Vertigo movie poster

It makes a certain sort of sense that this movie is not routinely grouped with other private-detective cases, since the case per se makes no sort of sense at all; not the sort of sense, at any rate, that a detective would be expected to make of it. Hence, the people who rank it as one of Hitchcock's finest, or as one of anybody's finest, would contend that the detective plot doesn't matter; that it is just a vehicle; that what the movie is "really about" is an erotic obsession, illusion vs. reality, a range of neuroses extending beyond mere acrophobia to clinical nostalgia, necrophilia, and Pygmalionism; that its kinship is nearer The Collector than The Maltese Falcon. This other (higher) thematic level no doubt lessens the bothersomeness of the plot holes. But any limitations inside the genre must to some extent limit the movie outside as well — and to a greater extent than if the limitations in question were those of unimaginativeness or over-obviousness or some such timidity that would nonetheless not erode its solidness as a springboard.

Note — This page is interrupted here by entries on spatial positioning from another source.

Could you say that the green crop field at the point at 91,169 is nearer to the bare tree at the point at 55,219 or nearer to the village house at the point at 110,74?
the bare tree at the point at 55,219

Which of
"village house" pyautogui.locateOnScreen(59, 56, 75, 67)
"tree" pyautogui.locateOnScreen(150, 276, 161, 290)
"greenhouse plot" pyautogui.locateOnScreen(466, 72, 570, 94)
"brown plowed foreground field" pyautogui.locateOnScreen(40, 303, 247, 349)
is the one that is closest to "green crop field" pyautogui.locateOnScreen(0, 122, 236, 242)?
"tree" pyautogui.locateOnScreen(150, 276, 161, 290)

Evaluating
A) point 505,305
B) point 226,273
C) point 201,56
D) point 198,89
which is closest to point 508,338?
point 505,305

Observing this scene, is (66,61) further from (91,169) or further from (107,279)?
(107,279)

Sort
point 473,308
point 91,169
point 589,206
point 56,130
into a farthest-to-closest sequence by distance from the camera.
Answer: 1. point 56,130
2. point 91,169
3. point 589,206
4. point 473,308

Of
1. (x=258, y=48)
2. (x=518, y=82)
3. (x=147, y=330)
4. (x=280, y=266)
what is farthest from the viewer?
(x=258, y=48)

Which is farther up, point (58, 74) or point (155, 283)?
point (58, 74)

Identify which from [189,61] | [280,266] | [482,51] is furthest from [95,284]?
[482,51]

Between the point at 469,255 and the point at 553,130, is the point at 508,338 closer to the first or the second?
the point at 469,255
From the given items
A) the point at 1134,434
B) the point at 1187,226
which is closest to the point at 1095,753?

Its troubles are bigger than that, however, and Hitchcock accepts them. Accepts them, that is, not with reluctance and resignation, not with his mind engrossed in higher things, but rather with complete co-operation, with that same petty deceitfulness that so cripples lesser works like Suspicion and Frenzy. This spirit of acceptance keeps the movie at all times within, or within easy range of, the borders of the private-detective genre, and aficionados of the genre ought to be as eager to claim it for their own, faults and all, as are some Hitchcock partisans to fight such a claim. James Stewart, Kim Novak, Barbara Bel Geddes. 1958.